# TiVo may offer 1 month free of Hulu Plus



## innocentfreak (Aug 25, 2001)

Davis Freeberg happened to find this while browsing Youtube, and according to the video it looks like we may get a promo for a free month of Hulu Plus when it appears. Now like he says on his site no idea on when we will see it or if this means it is coming soon.

TiVo plans to give 1 free month of hulu to subscribers


----------



## deandashl (Aug 8, 2008)

Eh...


----------



## gamo62 (Oct 12, 2002)

So. Hulu plus arrives BEFORE the HD menus are completed? Wow!


----------



## mishafp (Nov 8, 2006)

That is kind of awesome, especially since there are only about 3 shows in in there that I want to catch up on and this month would be plenty of time to do that!


----------



## aaronwt (Jan 31, 2002)

So when is Hulu+ supposed to show up? I've used Hulu+ periodically the last couple of months and would certainly welcome it on the TiVo. Especially since TiVo has native output. Unlike other devices.


----------



## smbaker (May 24, 2003)

My new Sony TV already came with 3 months of free Hulu+ (not to mention it's already implemented and functional). 1 month sounds pretty lame in comparison. 

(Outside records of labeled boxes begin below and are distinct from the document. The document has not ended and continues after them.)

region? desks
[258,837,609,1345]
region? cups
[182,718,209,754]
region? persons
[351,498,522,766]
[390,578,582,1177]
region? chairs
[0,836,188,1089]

As soon as the Tivo's Hulu+ support is finished, I'll now have 5 consumer electronic devices capable of streaming Hulu+ (1 TV, 2 Tivos, 1 Playstation, 1 BluRay player). The massive redundancy is kinda silly when I think about it. 

I think Tivo is in great danger here of becoming obsolete as soon as these new Internet-enabled TVs start being adopted by consumer. The netflix and amazon interfaces are better, and the HDUI is blazingly fast and error free. Of the devices I have, the Tivo is likely the last one I'd use to watch internet content.


----------



## aaronwt (Jan 31, 2002)

smbaker said:


> My new Sony TV already came with 3 months of free Hulu+ (not to mention it's already implemented and functional). 1 month sounds pretty lame in comparison.
> 
> As soon as the Tivo's Hulu+ support is finished, I'll now have 5 consumer electronic devices capable of streaming Hulu+ (1 TV, 2 Tivos, 1 Playstation, 1 BluRay player). The massive redundancy is kinda silly when I think about it.
> 
> I think Tivo is in great danger here of becoming obsolete as soon as these new Internet-enabled TVs start being adopted by consumer. The netflix and amazon interfaces are better, and the HDUI is blazingly fast and error free. Of the devices I have, the Tivo is likely the last one I'd use to watch internet content.

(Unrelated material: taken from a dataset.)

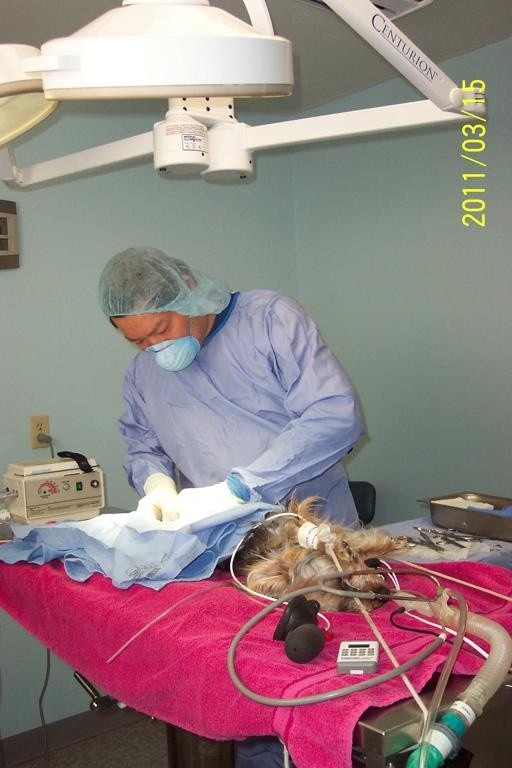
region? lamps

Typically the TiVo is the only one that allows native resolution output. Which for me is important since I use an external scaler. Every other device does a poor job of scaling/deinterlacing when compared to my external scaler.
So I currently prefer the TiVo for many of these online services.


----------



## shorties (Mar 2, 2010)

This promo didn't show off hulu plus with tivo's integrated search, thats still a feature right?


----------



## aadam101 (Jul 15, 2002)

smbaker said:


> My new Sony TV already came with 3 months of free Hulu+ (not to mention it's already implemented and functional). 1 month sounds pretty lame in comparison.
> 
> As soon as the Tivo's Hulu+ support is finished, I'll now have 5 consumer electronic devices capable of streaming Hulu+ (1 TV, 2 Tivos, 1 Playstation, 1 BluRay player). The massive redundancy is kinda silly when I think about it.
> 
> I think Tivo is in great danger here of becoming obsolete as soon as these new Internet-enabled TVs start being adopted by consumer. The netflix and amazon interfaces are better, and the HDUI is blazingly fast and error free. Of the devices I have, the Tivo is likely the last one I'd use to watch internet content.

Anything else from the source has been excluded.